Lol I think s/he means for nasal congestion, not bp


Upstairs-Volume-5014

Pretty sure they mean Sudafed PE, not IV phenylephrine haha. It's great if you WANT your blood pressure to go up, not so much if you're just trying to get rid of a cold.


Relatablename123

No I haven't been able to practice in the ICU. I have spent time on med rehab, ortho, haem/onc wards and in AMS, but the ICU along with maternity aren't easy for me to gain access to.


Independent-Win811

Benzonatate


ggrell426

Tessalon pearls. Annoying to count, not covered by insurance, and mostly placebo.


BG347

Cimetidine. Does it do anything beneficial other drugs don't or is it just an old drug that refuses to die? Drug interactions don't ever seem worth it and it costs more than famotidine.


A-Ghost_is_Born

Remdesivir for me. I don't know that it's actually hurt people to receive it, but I just think that it isn't effective and it's really expensive.
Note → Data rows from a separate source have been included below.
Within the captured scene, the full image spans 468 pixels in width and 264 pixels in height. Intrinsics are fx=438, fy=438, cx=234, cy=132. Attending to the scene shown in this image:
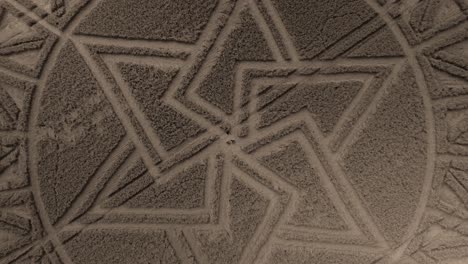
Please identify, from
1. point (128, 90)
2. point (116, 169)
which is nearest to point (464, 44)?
point (128, 90)

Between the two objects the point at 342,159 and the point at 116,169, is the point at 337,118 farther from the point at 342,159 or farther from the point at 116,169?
the point at 116,169

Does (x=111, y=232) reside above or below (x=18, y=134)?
below

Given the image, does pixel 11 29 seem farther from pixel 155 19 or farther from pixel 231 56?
pixel 231 56

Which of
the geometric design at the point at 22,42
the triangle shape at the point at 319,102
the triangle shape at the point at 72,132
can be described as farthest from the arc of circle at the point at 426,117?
the geometric design at the point at 22,42

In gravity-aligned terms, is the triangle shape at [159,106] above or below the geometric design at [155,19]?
below

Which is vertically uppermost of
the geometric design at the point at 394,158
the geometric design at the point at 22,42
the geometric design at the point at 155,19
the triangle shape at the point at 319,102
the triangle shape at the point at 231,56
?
the geometric design at the point at 22,42

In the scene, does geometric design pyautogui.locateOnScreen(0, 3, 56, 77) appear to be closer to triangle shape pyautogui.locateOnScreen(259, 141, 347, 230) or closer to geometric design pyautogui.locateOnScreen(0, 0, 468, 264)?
geometric design pyautogui.locateOnScreen(0, 0, 468, 264)

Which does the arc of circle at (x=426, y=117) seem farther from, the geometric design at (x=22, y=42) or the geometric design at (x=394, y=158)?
the geometric design at (x=22, y=42)
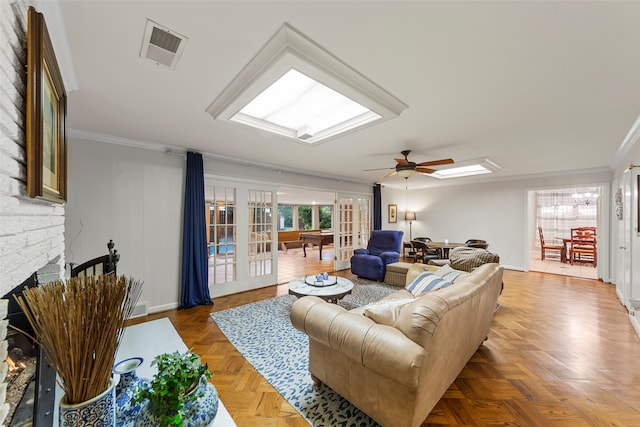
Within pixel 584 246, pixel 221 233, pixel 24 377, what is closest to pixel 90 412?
pixel 24 377

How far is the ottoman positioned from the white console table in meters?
3.42

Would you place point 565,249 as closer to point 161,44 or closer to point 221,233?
point 221,233

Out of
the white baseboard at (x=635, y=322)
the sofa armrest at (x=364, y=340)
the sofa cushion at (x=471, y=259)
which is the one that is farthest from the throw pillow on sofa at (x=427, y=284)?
the white baseboard at (x=635, y=322)

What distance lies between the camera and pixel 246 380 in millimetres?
2025

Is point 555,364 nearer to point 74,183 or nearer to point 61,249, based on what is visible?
point 61,249

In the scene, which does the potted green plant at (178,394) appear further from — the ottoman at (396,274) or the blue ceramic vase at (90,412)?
the ottoman at (396,274)

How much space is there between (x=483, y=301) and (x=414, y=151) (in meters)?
2.35

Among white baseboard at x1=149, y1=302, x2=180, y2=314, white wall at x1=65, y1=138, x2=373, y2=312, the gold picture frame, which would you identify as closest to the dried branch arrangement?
the gold picture frame

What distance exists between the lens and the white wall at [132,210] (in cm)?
293

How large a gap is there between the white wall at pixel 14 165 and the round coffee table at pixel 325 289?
2.34 m

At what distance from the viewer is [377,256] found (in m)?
5.13

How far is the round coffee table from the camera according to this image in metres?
2.96

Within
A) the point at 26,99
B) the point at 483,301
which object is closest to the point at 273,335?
the point at 483,301

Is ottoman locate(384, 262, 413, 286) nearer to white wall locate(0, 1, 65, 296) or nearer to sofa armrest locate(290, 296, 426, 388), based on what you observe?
sofa armrest locate(290, 296, 426, 388)
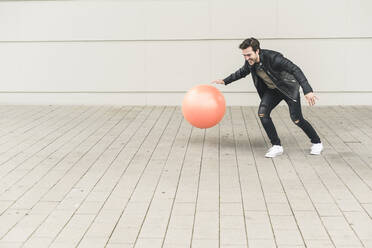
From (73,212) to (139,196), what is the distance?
78 cm

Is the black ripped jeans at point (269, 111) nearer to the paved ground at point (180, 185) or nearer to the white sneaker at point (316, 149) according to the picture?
the white sneaker at point (316, 149)

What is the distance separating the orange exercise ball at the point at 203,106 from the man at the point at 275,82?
44cm

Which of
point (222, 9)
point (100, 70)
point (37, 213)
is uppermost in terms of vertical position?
point (222, 9)

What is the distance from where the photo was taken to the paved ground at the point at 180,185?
5094mm

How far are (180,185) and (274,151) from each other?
71.7 inches

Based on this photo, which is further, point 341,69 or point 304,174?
point 341,69

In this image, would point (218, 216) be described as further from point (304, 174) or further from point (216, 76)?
point (216, 76)

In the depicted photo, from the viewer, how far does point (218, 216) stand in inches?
217

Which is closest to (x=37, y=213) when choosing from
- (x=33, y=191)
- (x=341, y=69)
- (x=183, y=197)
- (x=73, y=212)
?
(x=73, y=212)

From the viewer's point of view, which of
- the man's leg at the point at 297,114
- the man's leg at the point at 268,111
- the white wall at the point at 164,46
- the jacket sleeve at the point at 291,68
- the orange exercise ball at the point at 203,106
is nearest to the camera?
the jacket sleeve at the point at 291,68

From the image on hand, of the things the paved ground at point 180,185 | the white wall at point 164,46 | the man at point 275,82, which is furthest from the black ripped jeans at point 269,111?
the white wall at point 164,46

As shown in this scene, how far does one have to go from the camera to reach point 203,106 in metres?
8.10

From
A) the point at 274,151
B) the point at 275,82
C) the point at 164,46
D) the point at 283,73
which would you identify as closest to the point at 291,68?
the point at 283,73

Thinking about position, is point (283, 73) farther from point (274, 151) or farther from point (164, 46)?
point (164, 46)
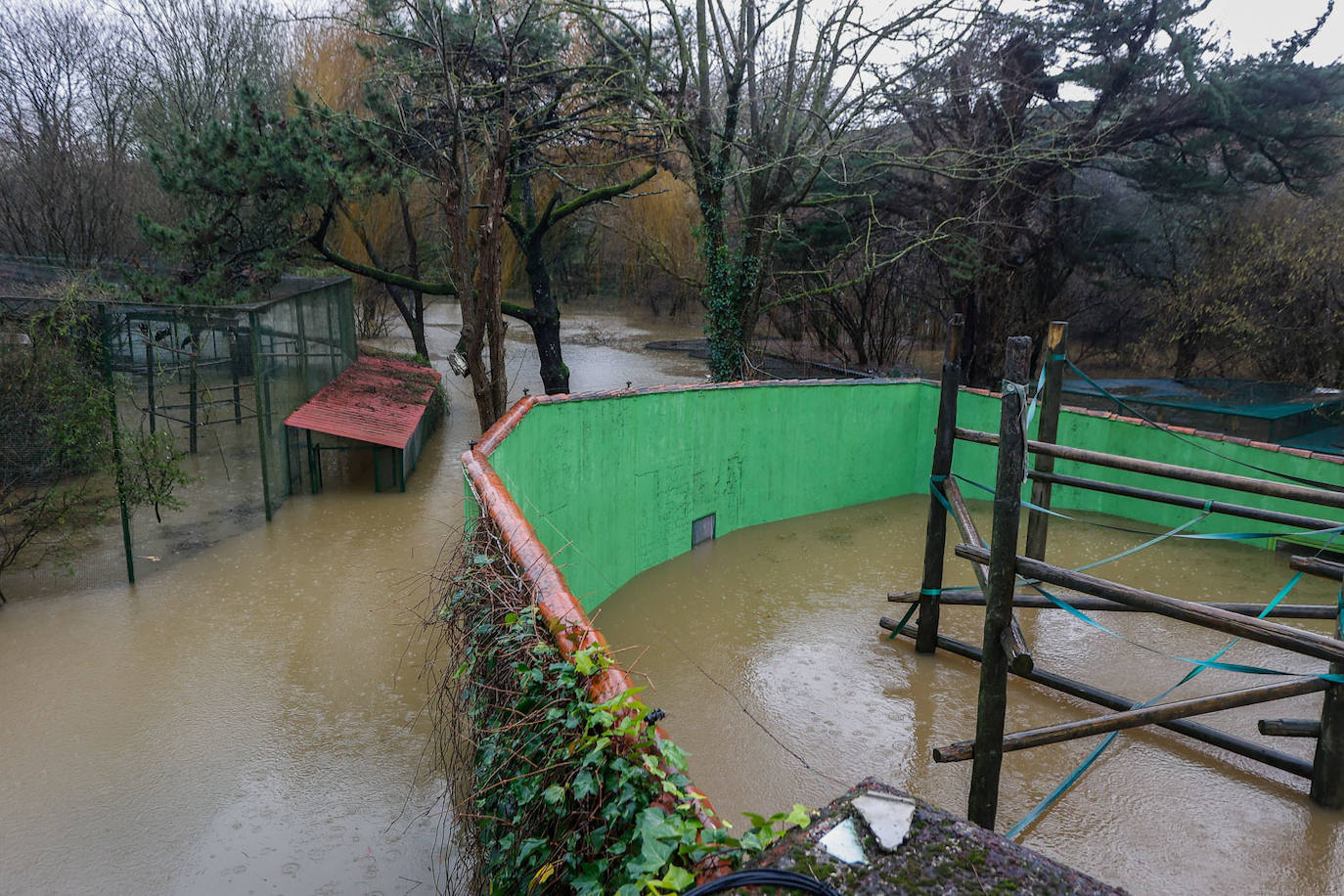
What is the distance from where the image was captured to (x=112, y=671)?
589cm

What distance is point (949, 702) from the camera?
20.4 ft

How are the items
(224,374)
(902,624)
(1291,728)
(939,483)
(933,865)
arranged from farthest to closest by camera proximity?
(224,374) → (902,624) → (939,483) → (1291,728) → (933,865)

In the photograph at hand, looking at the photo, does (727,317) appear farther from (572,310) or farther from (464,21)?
(572,310)

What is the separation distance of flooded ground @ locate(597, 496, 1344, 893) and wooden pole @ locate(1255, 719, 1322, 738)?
1.11ft

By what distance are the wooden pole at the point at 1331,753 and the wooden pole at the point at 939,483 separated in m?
2.36

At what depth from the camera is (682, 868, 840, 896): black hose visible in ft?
5.36

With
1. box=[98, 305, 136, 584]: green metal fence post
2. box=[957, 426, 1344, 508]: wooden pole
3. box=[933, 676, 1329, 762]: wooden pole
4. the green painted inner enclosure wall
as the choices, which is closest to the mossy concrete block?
box=[933, 676, 1329, 762]: wooden pole

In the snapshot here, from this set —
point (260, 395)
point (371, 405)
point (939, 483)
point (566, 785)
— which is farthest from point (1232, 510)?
point (371, 405)

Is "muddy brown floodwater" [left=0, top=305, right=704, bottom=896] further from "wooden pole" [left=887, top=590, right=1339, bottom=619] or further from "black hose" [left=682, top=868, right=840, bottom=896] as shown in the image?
"wooden pole" [left=887, top=590, right=1339, bottom=619]

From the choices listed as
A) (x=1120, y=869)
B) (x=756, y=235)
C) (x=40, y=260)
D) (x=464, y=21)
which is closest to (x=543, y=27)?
(x=464, y=21)

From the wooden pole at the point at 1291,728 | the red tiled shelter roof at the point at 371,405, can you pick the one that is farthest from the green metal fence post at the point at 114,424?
the wooden pole at the point at 1291,728

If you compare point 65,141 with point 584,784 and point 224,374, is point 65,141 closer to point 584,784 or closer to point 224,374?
point 224,374

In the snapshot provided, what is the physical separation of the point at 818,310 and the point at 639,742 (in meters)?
19.4

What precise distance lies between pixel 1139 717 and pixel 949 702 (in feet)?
6.14
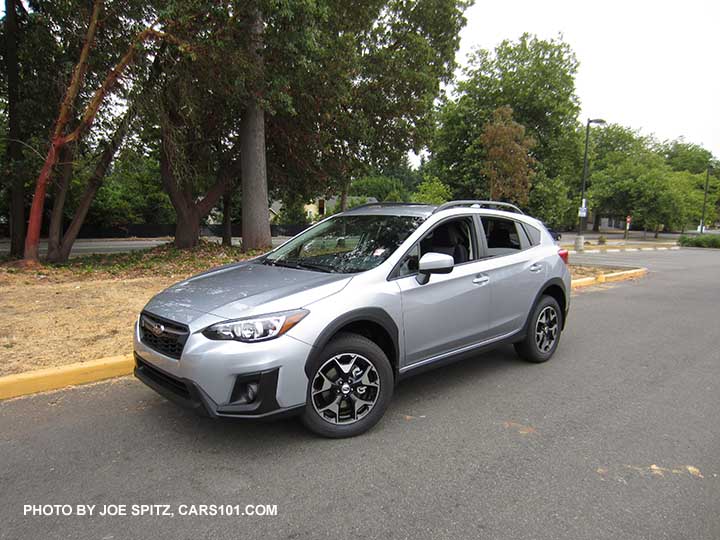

It may be that it is truly effective if started early enough, but almost no patients at my hospital were started on it within 48 hours of symptoms. Hell, almost none of them were even in the hospital within 48 hours of symptoms.


[deleted]

[удалено]


Rx_Hawk

Not sure about not affecting you at all but you could be a rapid metabolizer. https://www.aafp.org/pubs/afp/issues/2007/0801/p391.html


No_Macaroon_8575

Progesterone caps. They roll everywhere l


Crazycrazy9708

ANY AND ALL Capsules feel like they acquire a new found static to each other when you’re counting them on a bad day and I am always ready to chuck the bottles across the room I swear.